● **Text excerpt**:
(begin)

I found this in another food site and have copied it below:

How to keep Parmigiano Reggiano fresh 
by Rob Gavel

Tightly wrap your wedge of Parmigiano in foil and store it in a dry section of your refrigerator's vegetable crisper. It will keep its best flavor for about a month. If the cheese dries out during storage, wrap it in a moist paper towel and then in foil for a day before rewrapping just in foil. Freezing isn't recommended.
</SPAN>

From _Fine Cooking #53_


----------



## Candocook (Jan 25, 2007)

Barbara said:
			
		

> I have been wanting a vacuum seal - you give me a good reason to get one. Any tips on which one to buy?


 
As GB says, the Tilia is the FoodSaver brand and I think the one to get. I have had 3 now. They are readily available for big discounts in lots of places.
My first one-many years ago--was the very basic one. Just drew the vacuum and worked very well (until it didn't!! I think it might be reclaimable).  THe next one was one with all the bells and whistles that allow you to seal in canisters at not a full vacuum (saves strawberries, lettuce, etc.). That one really never worked particularly well for me--particularly the canister seals. It finally just stopped.
I have gone back to the plain pipe rack--vacuum and seal. It was $50 on Amazon and it does everything I need it to. If I really want to marinate something quickly I can pull a vacuum with this one. But I have saved enough on sealing cheese alone to pay for every one of these. I would NEVER be without one.
Tuesday Morning often has them. Amazon has the full array. I bought one on QVC.  WalMart carries the bags. Costco and Sam's has them but there are better prices elsewhere.


----------



## Candocook (Jan 25, 2007)

Barbara's post reminded me that vinegar is a good way to keep cheese. There is an old fashioned cheese keeper--they used to be on the counters of the "general store". It is a large glass vessel with a ridged bottom. Vinegar was put in the bottom and the cheese then put in to rest on top of the ridges.
Hence, if you moisten a paper towel with vinegar and wrap your cheese, it will help preserve it also.
Personally I would not freeze parmesan. Freezing hard cheeses (chunks) changes the texture and makes them very crumbly. While parm is hard and dry, it still has a moist component to it when you shave it. I think this woud be lost if it was frozen.  I have seen this happen with cheddar.


----------



## RDG (Jan 25, 2007)

There are two Parmesan types: the young one, to eat alone, eventually with just a point of honey or apricot marmalade, or some vinegar drops, and the old one, (more old, more expensive) good for grating on foods.
If you are speaking about the first, I don't freeze it: it's better to eat it till soft, and grate it as soon as it becomes hard.
The second one may be in pieces, or already grated: it's better not to freeze the first, while you can freeze the second one, over all if it is not sold in ermetic envelopes. Also the Parmesan crusts are very good , grilled on the flame.


----------



## Barbara (Jan 25, 2007)

Candocook said:
			
		

> As GB says, the Tilia is the FoodSaver brand and I think the one to get. I have had 3 now. They are readily available for big discounts in lots of places.
> My first one-many years ago--was the very basic one. Just drew the vacuum and worked very well (until it didn't!! I think it might be reclaimable). THe next one was one with all the bells and whistles that allow you to seal in canisters at not a full vacuum (saves strawberries, lettuce, etc.). That one really never worked particularly well for me--particularly the canister seals. It finally just stopped.

(end)

● **Provided data**:
(begin)

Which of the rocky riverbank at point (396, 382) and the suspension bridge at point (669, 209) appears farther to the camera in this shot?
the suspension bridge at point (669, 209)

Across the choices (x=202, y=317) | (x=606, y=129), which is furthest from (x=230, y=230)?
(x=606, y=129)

(end)

● **Given instruction**:
In the Parmesan storage thread, how long does a foil-wrapped wedge of Parmigiano kept in the refrigerator's vegetable crisper hold its best flavor?

● **Solution for this exercise**:
About a month.